Thai princess' parents jailed for insulting monarchy

Parents of crown prince's estranged wife 'used royal link to have woman jailed'

Thai princess' parents jailed for insulting monarchy

 

World Bulletin / News Desk

The parents of a former Thai princess have been jailed as they await trial on lese majeste charges after admitting using their royal connection to have a woman falsely imprisoned, local media reported Saturday.

Apiruj, 72, and Wanthanee Suwadee, 66, the father and mother of the estranged wife of the Thai crown prince, confessed to having the woman jailed for 18 months on a bogus fraud charge in 2003.

The woman, Sawita Maneechan, brought the allegation at the beginning of February, 12 years after she was imprisoned in Ratchaburi province, west of Bangkok, the Nation newspaper said.

The Suwaddes initially denied the claim but were denied bail after they confessed to police on Friday.

The Khaosod news website quoted Wanthanee as saying: “What I have done? What I have said? I did not mean it. I have confessed to every allegation. I don’t want to say much. I only would like to say that I still love and revere the monarchy.”

One of their daughters was allowed to stay in prison with the couple due to their age, Police Col. Akkaradej Pimolsri, acting director of the Crime Suppression Division, said.

Former Princess Srirasmi, now known as Thanpuying Srirasmi Suwadee, had her royal name withdrawn by husband Crown Prince Vajiralongkorn after several of her brothers, a sister and her uncle, Police Lt. Gen. Pongpat Chayapan, were accused in November of widespread corruption.

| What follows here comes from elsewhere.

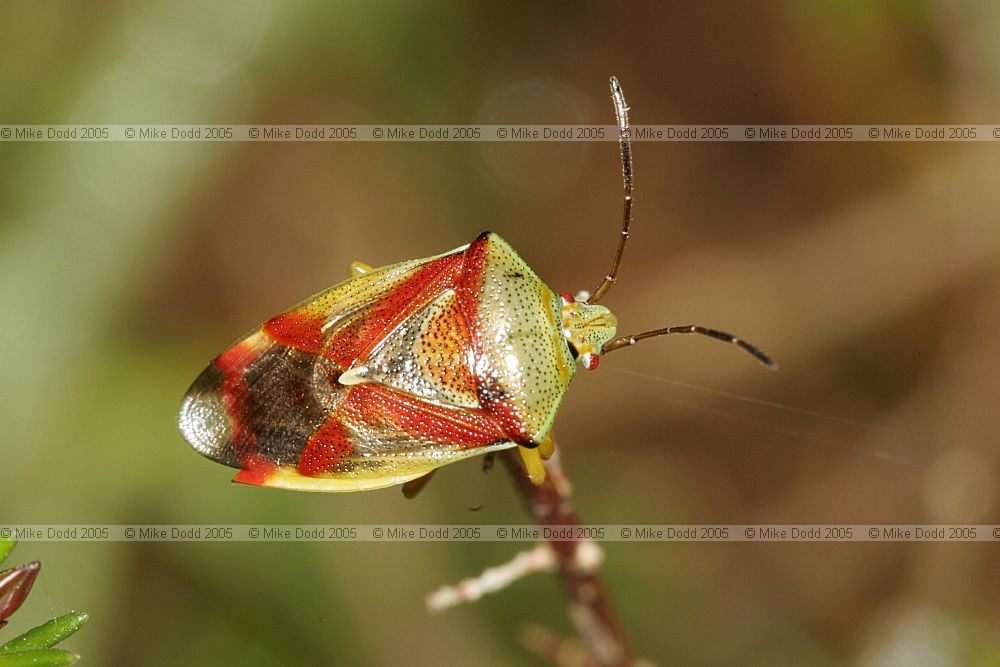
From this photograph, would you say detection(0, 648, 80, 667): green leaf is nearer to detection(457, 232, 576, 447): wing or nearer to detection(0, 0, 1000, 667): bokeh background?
detection(457, 232, 576, 447): wing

Srirasmi, who became Vajiralongkorn’s third wife in 2001, resigned from the royal family a few days later and has since been living with her parents.

It is unclear whether she is yet formally divorced from the crown prince. They have a nine-year-old son, Prince Dipangkorn Rasmijoti, who is thought to have been taken away from his mother.

Vajiralongkorn is expected to take a former Thai Airways flight attendant as his fourth wife.

Srirasmi received 200 million baht ($6.2 million) from the crown property bureau after relinquishing her royal titles.

The stringent lese majeste law makes insulting or criticizing the royal family a criminal offense punishable by a jail term of up to 15 years. The offense is widely interpreted by military courts and used to restrict public discussion of the royal family.

Chayapan, who headed the powerful Central Investigation Bureau until the corruption scandal exploded, was sentenced to 31 years in prison after he confessed to lese majeste, bribery and money laundering charges.

The number of people detained for lese majeste offenses has rocketed since the military seized power in May last year.

According to the International Federation of Human Rights, 40 people have been arrested on lese majeste charges since the coup. Bail is systemically denied to defendants and trials are held in secret in military courts.